== Выполните задания ==
- A) Проверьте по тексту о природе государственности, верны ли утверждения: (i) природа государственности в разных случаях разная; (ii) в основе социальной природы государственности лежит практическое сознание; (iii) о предупреждениях пацифистов вспоминают сразу же. На каждое ответьте «да» или «нет» и приведите точную цитату, которая это решает.
- B) Напишите продолжение текста о природе государственности: раздел, который начинается после последнего заголовка.

== Текст для работы ==

════════

3.2. Природа государственности

Природа государственности во всех случаях одна. Во-первых, она биологическая: межвидовая и внутривидовая борьба на истощение — основа жизни на планете. Во-вторых, она психологическая, так как в ее основе лежит деятельность центральной нервной системы человека. Глубже всего в сознании человека укоренилось так называемое априорное знание. О каком вечном мире между народами ни мечтали бы миротворцы, человек биологический практически всегда готов воевать за свое место под солнцем. И наконец, природа государственности — социальная. В ее основе лежит практическое сознание (рутина) — привычные, поэтому уже давно воспринимаемые человечеством как данное повседневные социальные действия. Осуществляя их, люди практически не задумываются о значимости содеянного, его алгоритме, поскольку, как они сами выражаются, действовали «механически», «автоматически», «на автопилоте», «выполняли приказ» и т. п. Не случайно практически все участники межнациональных конфликтов говорят: «Воевали, как все». В международной конфронтации активности пацифисты не в чести, об их разумных предупреждениях вспомнят спустя годы, десятилетия, а то и столетия. В социальной природе государственности есть и некая разумная составляющая, изначально свойственная социальным образованиям, — дискурсивное сознание (поведенческая цепочка, в основе которой лежат рассуждения и умозаключения акторов), степень сложности которого и предопределяет уровень организации отношений установления в социуме связи господства-подчинения. Противоречия, неизбежно возникающие в процессе толкования понятия «государственность», обусловлены сменой идеологии, культурой исследователей, так как путь к пониманию сущности этого явления можно найти только в убеждении, построенном на научной аргументации.

3.3. Так что же такое «государственность»?

════════

== Исходные данные ==
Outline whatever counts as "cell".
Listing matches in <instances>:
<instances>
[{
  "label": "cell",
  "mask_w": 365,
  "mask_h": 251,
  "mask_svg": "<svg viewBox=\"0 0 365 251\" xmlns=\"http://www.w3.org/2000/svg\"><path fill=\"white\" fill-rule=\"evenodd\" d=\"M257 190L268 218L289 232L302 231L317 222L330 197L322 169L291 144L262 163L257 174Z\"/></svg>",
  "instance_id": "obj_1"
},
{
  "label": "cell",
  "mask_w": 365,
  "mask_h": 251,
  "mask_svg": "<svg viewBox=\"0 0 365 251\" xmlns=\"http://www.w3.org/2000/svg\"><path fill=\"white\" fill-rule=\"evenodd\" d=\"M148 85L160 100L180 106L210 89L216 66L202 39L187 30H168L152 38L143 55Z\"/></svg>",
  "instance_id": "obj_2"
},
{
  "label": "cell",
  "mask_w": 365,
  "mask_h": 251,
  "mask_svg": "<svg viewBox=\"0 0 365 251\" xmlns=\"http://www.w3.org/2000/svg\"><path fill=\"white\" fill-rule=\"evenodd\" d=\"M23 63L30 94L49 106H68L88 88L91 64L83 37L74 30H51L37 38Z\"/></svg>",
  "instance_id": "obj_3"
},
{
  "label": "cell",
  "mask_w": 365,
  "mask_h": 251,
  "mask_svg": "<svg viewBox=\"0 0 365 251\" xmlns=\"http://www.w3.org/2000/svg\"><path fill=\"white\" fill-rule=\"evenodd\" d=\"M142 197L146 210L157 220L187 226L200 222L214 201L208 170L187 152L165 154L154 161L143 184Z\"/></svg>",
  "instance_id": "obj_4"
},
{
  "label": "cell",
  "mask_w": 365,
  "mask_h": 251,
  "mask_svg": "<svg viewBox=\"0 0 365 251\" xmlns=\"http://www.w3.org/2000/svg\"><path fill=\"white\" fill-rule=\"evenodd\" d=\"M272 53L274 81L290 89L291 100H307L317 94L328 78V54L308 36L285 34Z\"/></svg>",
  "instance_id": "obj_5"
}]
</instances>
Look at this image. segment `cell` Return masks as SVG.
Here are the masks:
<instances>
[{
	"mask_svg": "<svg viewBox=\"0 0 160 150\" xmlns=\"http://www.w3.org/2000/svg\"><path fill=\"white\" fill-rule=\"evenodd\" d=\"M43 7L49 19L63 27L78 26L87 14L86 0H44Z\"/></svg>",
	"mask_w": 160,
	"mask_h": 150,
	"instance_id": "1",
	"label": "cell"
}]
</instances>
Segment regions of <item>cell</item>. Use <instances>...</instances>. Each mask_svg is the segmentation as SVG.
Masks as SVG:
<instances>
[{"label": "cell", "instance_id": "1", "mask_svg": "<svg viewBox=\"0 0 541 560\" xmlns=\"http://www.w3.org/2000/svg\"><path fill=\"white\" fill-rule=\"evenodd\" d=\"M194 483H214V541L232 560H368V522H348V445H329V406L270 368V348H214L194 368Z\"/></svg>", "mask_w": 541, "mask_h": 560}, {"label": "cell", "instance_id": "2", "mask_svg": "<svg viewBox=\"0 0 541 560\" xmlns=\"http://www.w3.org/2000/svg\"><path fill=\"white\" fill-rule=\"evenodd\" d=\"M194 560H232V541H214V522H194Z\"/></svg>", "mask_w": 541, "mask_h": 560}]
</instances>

════════

== Ответы к заданиям ==
- A)
(i) Нет: «Природа государственности во всех случаях одна».
(ii) Да: «В ее основе лежит практическое сознание (рутина)».
(iii) Нет: «об их разумных предупреждениях вспомнят спустя годы, десятилетия, а то и столетия».

- B)
На данный вопрос исключительно интересен следующий комплекс ответов. Во-первых, человек, как и силу тяжести, государственность не придумал — он только использует ее за счет изобретения социальных механизмов. Государственность как форма организации общества действует естественно и автоматически, как только в ней появляется потребность. Во-вторых, опасно упрощение проблемы государственности до бытового уровня, что свойственно большинству исследователей, когда под таковой понимают некоторые элементы государственного аппарата, государственно-правовых отношений. В-третьих, размещать государственность только в надстройке столь же ошибочно, как и считать, что ее можно ограничить законом. Государственность, как государство, не пирамидальна, а сегментарна и линейна, она существует посредством смежности, через высоту и даль. В-четвертых, очевидно, что государственность и государство — не одно и то же, тем более аппарат государства. Последнее — всего лишь внешнее проявление некоторых государственно-правовых отношений, ее источники — естественные законы, которые человечество правильно или неправильно применяет в своей практической деятельности. В-пятых, политик, получивший право на эксплуатацию идеи «государственности», получает и право на модернизацию системы отношений между ее носителями, ее ремонт или замену. В данном случае политику требуются научные знания о закономерностях государственности. В-шестых, изменяется мир — изменяется и конструкция государственности. Государственность всегда характеризуют два аспекта. Извне — это принцип порядка, который отделяет одни народы от других. Изнутри государственность — это принцип действия, на которое рассчитывает человечество. Проведенный автором опрос показал, что подавляющее большинство россиян видит государственность исключительно «извне», т. е. в виде официальной иерархии отношений в рамках тех или иных территориальных образований, совершенно не задумываясь о ее внутреннем содержании, тем более о природе. Таким образом, совершенно очевидно, что государственность — это объективно существующее явление, которое каждому из нас дается в чувственном опыте уже с рождения.

3.4. Определение понятия «государственность»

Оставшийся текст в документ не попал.